La « révolution transhumaniste » se veut celle d’une âme définitivement émancipée d’un corps que les plus hardcore de l’école américaine appellent « la viande ». Dans cette perspective, il lui semble légitime de prôner l’abolition des contraintes physiques en extrayant notre âme de son enveloppe pour l’intégrer par exemple dans un corps androïde, un super-ordinateur ou un clone de nous-même (plus jeune, plus beau, débarrassé de nos prédispositions génétiques encombrantes…).
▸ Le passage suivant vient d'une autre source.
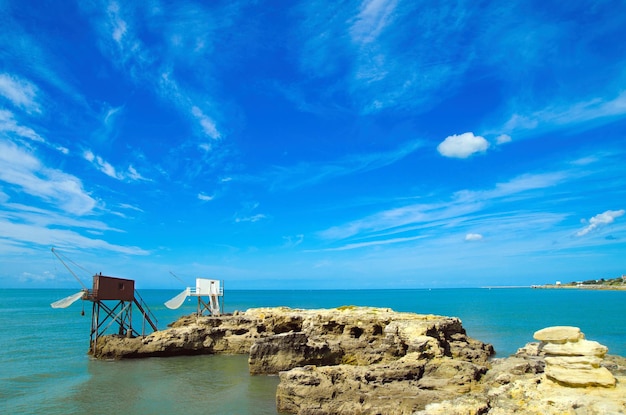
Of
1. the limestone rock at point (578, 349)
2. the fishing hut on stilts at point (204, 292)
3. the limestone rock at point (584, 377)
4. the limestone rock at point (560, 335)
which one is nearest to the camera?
the limestone rock at point (584, 377)

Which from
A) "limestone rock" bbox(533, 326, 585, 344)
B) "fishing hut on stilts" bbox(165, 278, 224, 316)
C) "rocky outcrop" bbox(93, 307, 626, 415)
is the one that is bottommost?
"rocky outcrop" bbox(93, 307, 626, 415)

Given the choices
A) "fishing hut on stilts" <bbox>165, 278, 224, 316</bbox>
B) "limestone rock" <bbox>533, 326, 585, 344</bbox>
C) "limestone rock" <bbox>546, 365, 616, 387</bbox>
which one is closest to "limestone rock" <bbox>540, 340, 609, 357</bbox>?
"limestone rock" <bbox>533, 326, 585, 344</bbox>

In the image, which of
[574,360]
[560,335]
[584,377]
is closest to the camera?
[584,377]

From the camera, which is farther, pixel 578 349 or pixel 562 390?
pixel 578 349

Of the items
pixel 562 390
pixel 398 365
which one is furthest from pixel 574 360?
pixel 398 365

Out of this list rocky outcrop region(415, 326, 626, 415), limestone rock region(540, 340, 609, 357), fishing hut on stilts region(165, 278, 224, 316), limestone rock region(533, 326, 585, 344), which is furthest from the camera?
fishing hut on stilts region(165, 278, 224, 316)

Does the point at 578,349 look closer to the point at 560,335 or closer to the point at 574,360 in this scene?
the point at 574,360

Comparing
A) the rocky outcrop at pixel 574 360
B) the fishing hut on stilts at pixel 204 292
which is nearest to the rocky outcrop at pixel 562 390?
the rocky outcrop at pixel 574 360

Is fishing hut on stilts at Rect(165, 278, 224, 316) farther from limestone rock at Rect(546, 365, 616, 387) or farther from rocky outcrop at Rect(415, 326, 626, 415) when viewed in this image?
limestone rock at Rect(546, 365, 616, 387)

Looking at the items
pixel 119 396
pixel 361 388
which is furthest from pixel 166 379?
pixel 361 388

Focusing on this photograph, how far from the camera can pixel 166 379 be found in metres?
24.3

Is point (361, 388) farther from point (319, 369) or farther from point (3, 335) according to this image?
point (3, 335)

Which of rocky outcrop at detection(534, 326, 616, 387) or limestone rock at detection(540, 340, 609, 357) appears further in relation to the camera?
limestone rock at detection(540, 340, 609, 357)

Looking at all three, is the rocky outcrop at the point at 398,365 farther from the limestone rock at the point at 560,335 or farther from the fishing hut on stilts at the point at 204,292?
the fishing hut on stilts at the point at 204,292
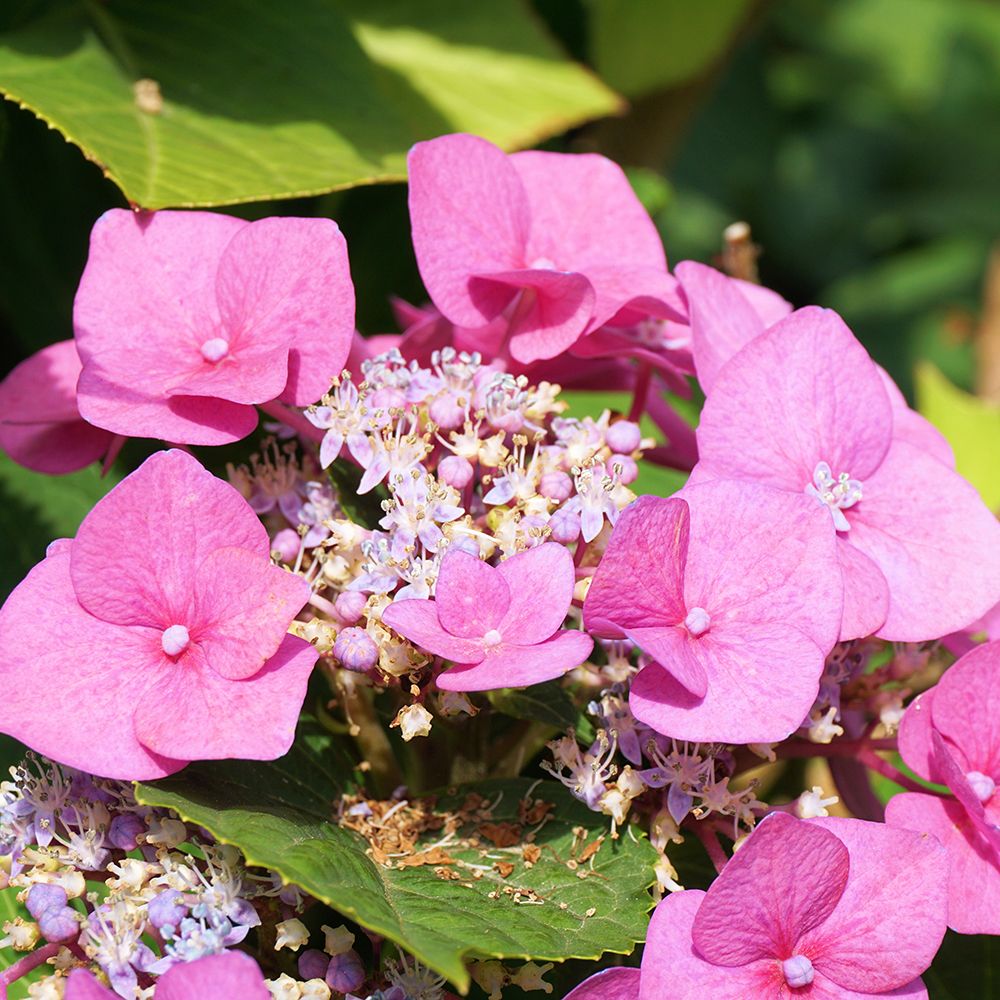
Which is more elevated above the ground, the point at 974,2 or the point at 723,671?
the point at 723,671

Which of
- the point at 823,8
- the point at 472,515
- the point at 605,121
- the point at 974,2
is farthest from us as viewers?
the point at 974,2

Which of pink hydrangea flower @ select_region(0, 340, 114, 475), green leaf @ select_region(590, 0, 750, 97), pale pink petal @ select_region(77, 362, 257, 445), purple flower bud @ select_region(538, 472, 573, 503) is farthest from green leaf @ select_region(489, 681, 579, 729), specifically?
green leaf @ select_region(590, 0, 750, 97)

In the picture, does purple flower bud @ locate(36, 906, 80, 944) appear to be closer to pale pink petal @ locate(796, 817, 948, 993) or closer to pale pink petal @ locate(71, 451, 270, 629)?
pale pink petal @ locate(71, 451, 270, 629)

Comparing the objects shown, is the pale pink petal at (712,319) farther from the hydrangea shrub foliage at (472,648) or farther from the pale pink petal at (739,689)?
the pale pink petal at (739,689)

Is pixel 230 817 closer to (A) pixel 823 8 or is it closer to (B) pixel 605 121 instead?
(B) pixel 605 121

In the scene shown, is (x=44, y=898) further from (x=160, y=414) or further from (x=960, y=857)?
(x=960, y=857)

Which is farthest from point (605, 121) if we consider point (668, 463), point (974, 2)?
point (974, 2)
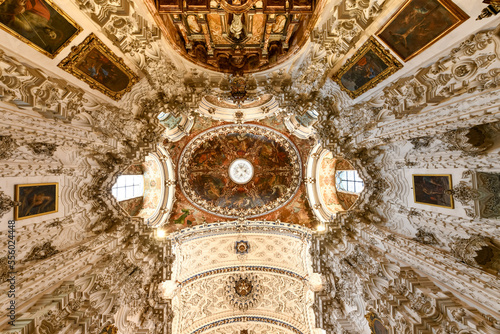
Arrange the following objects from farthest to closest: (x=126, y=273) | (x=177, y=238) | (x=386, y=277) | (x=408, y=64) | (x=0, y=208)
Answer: (x=177, y=238) < (x=126, y=273) < (x=386, y=277) < (x=408, y=64) < (x=0, y=208)

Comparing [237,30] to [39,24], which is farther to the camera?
[237,30]

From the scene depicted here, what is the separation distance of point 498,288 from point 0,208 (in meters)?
11.1

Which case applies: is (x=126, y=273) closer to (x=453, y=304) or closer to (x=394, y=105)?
(x=453, y=304)

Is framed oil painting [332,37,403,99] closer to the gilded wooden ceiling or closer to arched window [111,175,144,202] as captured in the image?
the gilded wooden ceiling

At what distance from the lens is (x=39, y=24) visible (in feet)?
16.3

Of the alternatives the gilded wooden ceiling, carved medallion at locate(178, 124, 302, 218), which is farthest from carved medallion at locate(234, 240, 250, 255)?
the gilded wooden ceiling

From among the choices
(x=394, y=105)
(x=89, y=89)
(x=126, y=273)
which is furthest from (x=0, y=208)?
(x=394, y=105)

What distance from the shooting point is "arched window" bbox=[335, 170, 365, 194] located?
11609mm

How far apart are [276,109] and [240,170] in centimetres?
497

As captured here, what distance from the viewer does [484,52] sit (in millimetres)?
4469

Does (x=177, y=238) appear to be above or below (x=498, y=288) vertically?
below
Les découvertes et les avancées scientifiques sont l’une des pierres angulaires de l’argumentaire transhumaniste (qui se voudrait hautement rationnel). Sauf que voilà : pour la science en général, et les neurosciences en particulier, l’âme n’existe pas. Ou en tous cas elle n’existe pas en dehors du corps. Toute notre expérience du monde prend racine et se déploie dans le prisme de nos capacités perceptives et cognitives. On ne sait rien du monde hors de ce que notre corps en perçoit, enregistre et traite, via le cerveau. Une fois ma conscience chargée sur un disque dur, un support numérique ou cybernétique fabriqué en série, serais-je encore moi ? Philip K. Dick, Nietzsche et HP Lovecraft auraient-ils été les mêmes (et donc enfantés leurs œuvres) s’ils n’avaient été malades physiquement et mentalement toutes leurs vies ?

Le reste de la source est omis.